Conference: CVPR2026
arXiv: 2512.03794
Code: github.com/adaptvision/adaptvision
Area: Multimodal VLM
Keywords: visual token compression, adaptive visual acquisition, reinforcement learning, tool calling, efficient VLM

TL;DR

This paper proposes AdaptVision, which enables VLMs to autonomously determine the minimum number of visual tokens required per sample through a coarse-to-fine active visual mechanism and reinforcement learning training, combined with Decoupled Turn Policy Optimization (DTPO) to achieve an optimal trade-off between efficiency and accuracy.

Background & Motivation

  1. VLMs rely on a large number of visual tokens (e.g., Qwen2.5-VL generates 2,678 tokens for a 2048×1024 image), incurring significant computational and memory overhead.
  2. Existing efficient VLM methods compress visual tokens at a fixed ratio (e.g., pruning 50%), lacking adaptive capability for varying task demands.
  3. Cognitive neuroscience reveals that the human visual system operates as "active vision"—first capturing coarse low-frequency information, then performing fine-grained analysis on critical regions.
  4. Recent "thinking with images" paradigms (e.g., zoom/crop operations in DeepEyes and Mini-o3) demonstrate the potential of active visual reasoning.
  5. Applying "thinking with images" to visual token compression—letting the model decide how many visual tokens suffice—remains underexplored.
  6. Training such a dual-objective policy with standard GRPO poses challenges of ambiguous credit assignment and optimization imbalance.

= ASSIGNMENT 1 =
In the AdaptVision summary, rewrite the part from "1. VLMs rely" to "and memory overhead.", swapping "significant" for "substantial".
= ASSIGNMENT 2 =
According to the AdaptVision summary, how many visual tokens does Qwen2.5-VL generate for a 2048×1024 image?
The entries have nothing to do with the AdaptVision summary.

= THE DATA =

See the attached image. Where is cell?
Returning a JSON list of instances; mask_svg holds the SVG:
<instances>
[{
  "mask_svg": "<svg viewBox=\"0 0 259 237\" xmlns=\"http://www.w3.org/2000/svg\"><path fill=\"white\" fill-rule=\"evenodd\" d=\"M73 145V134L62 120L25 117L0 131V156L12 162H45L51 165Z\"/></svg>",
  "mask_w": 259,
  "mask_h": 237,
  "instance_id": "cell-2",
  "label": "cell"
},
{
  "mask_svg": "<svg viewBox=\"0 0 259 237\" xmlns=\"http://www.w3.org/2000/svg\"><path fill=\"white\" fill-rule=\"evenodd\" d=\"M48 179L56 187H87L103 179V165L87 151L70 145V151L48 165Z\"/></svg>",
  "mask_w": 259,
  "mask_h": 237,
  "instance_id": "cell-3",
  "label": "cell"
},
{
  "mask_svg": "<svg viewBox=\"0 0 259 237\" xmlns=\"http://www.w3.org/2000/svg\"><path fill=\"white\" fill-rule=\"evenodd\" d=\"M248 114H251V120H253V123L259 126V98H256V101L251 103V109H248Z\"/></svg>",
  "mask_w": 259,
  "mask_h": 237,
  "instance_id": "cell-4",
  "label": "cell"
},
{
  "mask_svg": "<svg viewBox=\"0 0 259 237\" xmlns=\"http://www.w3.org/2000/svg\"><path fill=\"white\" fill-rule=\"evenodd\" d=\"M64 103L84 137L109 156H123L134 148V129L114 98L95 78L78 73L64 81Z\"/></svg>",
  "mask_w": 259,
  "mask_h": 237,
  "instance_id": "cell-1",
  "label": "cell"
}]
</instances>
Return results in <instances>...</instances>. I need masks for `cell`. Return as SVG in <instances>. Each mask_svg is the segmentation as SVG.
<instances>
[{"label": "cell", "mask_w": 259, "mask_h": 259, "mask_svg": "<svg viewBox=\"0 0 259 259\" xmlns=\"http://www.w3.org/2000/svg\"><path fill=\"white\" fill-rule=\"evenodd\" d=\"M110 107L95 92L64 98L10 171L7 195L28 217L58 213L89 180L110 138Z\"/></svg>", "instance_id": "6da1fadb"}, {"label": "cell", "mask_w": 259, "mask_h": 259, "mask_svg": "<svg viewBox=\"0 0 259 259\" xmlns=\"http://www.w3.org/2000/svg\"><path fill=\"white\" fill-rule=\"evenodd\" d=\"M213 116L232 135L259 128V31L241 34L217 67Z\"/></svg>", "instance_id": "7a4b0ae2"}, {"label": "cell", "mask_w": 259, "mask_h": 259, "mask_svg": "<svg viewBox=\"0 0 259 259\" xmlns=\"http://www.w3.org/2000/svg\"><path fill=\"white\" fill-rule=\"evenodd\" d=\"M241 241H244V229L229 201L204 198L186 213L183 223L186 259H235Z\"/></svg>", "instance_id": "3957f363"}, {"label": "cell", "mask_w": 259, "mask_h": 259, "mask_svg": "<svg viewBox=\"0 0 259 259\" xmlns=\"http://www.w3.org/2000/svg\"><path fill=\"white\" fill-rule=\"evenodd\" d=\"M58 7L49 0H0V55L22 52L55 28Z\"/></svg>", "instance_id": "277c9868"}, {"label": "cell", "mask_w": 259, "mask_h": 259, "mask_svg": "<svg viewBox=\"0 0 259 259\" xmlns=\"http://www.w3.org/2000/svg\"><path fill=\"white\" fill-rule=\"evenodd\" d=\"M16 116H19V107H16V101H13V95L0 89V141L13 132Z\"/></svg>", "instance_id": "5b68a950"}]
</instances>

= ANSWER SPACE 1 =
1. VLMs rely on a large number of visual tokens (e.g., Qwen2.5-VL generates 2,678 tokens for a 2048×1024 image), incurring substantial computational and memory overhead.

= ANSWER SPACE 2 =
2,678 tokens.